> DATA SUPPLIED:
++++++++++

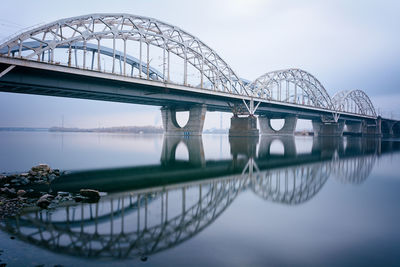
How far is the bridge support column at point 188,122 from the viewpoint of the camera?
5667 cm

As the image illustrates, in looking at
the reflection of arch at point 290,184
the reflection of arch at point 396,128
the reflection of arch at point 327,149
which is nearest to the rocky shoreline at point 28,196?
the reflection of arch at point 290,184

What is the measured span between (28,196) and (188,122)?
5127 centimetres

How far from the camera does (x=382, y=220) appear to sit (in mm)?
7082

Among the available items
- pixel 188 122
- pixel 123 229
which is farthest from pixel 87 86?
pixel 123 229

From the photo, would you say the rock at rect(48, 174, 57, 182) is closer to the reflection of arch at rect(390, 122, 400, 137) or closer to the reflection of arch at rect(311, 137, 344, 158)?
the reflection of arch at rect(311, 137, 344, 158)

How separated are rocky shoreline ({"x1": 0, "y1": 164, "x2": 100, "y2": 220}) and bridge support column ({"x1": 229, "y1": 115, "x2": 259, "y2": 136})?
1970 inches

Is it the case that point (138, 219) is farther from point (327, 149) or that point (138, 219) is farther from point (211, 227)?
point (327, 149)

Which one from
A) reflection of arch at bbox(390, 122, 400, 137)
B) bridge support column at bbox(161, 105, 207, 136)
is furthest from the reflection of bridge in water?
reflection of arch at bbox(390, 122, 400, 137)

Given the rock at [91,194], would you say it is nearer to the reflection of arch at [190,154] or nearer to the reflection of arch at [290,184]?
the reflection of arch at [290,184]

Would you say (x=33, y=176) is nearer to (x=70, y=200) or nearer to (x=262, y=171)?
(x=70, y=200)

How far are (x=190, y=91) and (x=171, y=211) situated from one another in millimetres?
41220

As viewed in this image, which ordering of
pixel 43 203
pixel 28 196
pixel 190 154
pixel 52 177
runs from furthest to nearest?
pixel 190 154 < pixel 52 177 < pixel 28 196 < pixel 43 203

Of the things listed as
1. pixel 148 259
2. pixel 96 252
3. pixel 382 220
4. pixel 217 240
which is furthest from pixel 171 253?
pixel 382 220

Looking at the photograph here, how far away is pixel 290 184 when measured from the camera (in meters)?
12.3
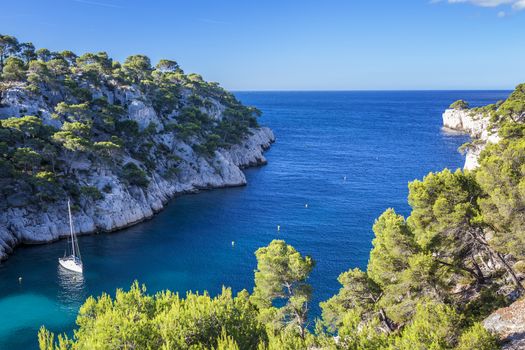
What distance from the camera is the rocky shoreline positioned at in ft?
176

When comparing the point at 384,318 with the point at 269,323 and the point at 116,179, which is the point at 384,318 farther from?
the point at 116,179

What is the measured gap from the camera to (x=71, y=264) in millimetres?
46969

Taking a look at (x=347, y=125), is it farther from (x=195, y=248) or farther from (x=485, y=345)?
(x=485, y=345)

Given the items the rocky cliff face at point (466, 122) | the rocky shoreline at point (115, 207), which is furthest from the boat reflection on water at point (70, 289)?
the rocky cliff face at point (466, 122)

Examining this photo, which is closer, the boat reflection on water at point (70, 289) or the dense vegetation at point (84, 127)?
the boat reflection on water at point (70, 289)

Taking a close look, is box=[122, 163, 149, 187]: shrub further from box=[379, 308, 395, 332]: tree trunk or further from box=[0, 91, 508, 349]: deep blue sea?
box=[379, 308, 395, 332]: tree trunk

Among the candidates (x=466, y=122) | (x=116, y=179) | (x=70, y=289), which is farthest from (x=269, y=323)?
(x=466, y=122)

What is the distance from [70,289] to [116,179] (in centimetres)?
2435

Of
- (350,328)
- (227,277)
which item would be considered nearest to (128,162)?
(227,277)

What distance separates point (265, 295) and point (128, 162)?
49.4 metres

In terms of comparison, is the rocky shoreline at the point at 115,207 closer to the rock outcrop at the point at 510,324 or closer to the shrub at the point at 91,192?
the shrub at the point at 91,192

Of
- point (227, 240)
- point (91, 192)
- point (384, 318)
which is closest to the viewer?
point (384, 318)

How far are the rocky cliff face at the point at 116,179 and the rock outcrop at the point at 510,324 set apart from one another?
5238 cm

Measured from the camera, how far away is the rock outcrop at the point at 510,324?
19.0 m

++++++++++

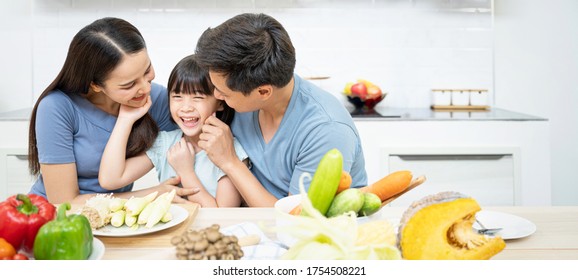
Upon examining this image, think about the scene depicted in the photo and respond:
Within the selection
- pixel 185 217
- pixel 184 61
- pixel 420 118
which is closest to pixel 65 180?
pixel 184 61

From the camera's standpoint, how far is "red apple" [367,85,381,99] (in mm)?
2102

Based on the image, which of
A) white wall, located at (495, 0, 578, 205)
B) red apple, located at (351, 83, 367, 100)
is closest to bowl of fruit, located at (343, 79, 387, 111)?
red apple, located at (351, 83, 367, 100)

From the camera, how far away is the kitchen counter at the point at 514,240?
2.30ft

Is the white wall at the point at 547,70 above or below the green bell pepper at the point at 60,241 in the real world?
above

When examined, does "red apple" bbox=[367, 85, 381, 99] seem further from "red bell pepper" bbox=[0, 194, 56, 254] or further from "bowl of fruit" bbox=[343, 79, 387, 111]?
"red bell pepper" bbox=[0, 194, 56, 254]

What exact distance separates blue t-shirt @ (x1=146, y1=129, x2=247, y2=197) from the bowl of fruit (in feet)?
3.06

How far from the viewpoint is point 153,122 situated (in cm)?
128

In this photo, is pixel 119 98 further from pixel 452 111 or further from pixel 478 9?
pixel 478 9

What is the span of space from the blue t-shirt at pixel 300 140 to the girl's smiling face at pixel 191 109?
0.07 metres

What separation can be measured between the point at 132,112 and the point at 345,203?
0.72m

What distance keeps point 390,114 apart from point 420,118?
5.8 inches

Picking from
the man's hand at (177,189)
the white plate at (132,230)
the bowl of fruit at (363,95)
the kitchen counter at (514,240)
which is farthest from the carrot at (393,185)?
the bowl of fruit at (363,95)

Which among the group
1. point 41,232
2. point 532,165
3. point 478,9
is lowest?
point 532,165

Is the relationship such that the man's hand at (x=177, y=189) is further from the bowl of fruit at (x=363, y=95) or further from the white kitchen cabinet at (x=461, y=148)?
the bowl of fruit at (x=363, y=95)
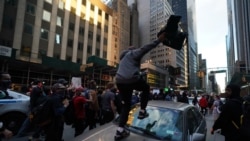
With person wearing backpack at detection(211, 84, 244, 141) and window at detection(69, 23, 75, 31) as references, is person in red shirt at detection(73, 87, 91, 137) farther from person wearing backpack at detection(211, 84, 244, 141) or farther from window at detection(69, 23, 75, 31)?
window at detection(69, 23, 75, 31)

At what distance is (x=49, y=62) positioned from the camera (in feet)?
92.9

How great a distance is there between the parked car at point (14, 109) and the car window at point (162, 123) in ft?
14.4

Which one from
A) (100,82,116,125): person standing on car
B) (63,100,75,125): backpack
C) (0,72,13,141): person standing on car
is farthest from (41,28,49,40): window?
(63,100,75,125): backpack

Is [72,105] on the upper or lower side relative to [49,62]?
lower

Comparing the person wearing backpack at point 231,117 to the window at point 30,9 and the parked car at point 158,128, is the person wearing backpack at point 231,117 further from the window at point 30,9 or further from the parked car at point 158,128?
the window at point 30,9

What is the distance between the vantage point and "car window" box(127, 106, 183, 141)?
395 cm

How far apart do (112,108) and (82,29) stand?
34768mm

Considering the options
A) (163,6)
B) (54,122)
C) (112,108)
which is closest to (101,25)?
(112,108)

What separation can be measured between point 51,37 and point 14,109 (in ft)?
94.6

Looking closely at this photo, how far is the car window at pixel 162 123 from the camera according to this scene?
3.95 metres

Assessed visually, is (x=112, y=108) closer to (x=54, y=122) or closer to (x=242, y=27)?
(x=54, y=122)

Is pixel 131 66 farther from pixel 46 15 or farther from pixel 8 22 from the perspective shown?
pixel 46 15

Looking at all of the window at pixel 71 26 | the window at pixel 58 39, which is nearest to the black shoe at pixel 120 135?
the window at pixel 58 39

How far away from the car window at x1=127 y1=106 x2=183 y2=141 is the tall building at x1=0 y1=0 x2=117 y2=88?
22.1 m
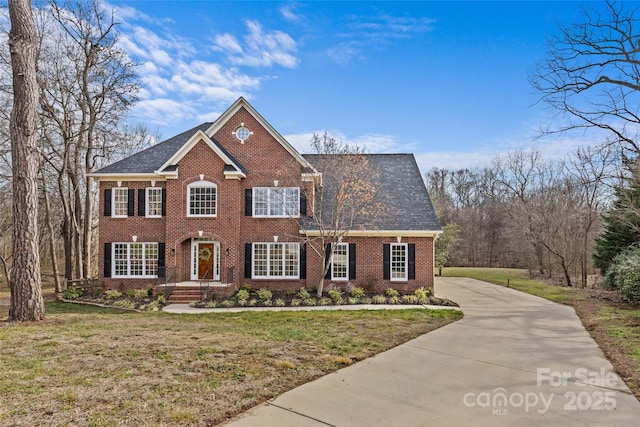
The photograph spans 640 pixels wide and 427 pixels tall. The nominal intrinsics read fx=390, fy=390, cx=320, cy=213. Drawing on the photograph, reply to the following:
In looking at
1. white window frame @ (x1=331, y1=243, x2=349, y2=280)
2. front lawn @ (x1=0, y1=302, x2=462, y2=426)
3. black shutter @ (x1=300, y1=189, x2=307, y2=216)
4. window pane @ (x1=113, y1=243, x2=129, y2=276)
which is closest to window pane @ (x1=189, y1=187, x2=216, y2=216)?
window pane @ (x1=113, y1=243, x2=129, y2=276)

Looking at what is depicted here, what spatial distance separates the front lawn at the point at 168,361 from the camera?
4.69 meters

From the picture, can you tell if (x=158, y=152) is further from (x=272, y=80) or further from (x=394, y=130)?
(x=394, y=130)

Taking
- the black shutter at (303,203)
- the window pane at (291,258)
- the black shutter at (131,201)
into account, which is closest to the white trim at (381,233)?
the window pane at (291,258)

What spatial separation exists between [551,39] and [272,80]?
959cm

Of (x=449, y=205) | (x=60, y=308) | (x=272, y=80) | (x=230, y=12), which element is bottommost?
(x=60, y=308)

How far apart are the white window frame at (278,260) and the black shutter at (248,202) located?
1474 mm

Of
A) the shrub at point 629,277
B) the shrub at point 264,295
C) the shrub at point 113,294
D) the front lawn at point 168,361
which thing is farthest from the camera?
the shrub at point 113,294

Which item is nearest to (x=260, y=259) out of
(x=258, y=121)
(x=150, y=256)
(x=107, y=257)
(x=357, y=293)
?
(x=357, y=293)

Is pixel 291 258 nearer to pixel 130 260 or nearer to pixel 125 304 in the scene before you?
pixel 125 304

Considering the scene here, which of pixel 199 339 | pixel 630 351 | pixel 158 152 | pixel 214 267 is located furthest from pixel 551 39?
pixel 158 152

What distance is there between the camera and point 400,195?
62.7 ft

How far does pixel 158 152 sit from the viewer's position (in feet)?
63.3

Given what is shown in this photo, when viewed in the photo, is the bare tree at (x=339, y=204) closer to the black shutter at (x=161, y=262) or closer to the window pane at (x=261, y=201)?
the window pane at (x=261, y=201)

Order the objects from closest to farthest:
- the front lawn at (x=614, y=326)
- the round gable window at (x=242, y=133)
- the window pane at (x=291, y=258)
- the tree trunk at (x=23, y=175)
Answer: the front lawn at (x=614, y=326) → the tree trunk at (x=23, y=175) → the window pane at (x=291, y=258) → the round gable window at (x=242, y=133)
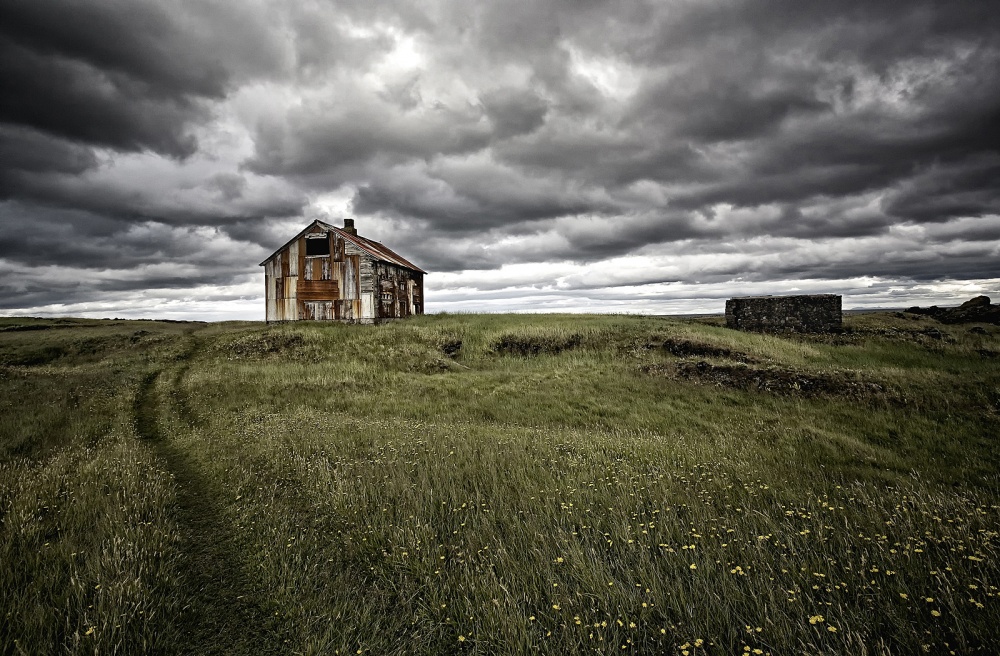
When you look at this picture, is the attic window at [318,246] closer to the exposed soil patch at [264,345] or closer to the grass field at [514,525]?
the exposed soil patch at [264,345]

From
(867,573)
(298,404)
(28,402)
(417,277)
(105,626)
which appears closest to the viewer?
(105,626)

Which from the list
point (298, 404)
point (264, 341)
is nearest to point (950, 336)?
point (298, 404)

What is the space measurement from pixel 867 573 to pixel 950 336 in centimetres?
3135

++++++++++

> WHAT IS BEING ASKED: Extract every line of the items above that contains the word "soil", treating uppercase and lowercase as different.

> EXERCISE SOLUTION:
When you look at this picture, is the attic window at [318,246] closer to the exposed soil patch at [264,345] or closer to the grass field at [514,525]?
the exposed soil patch at [264,345]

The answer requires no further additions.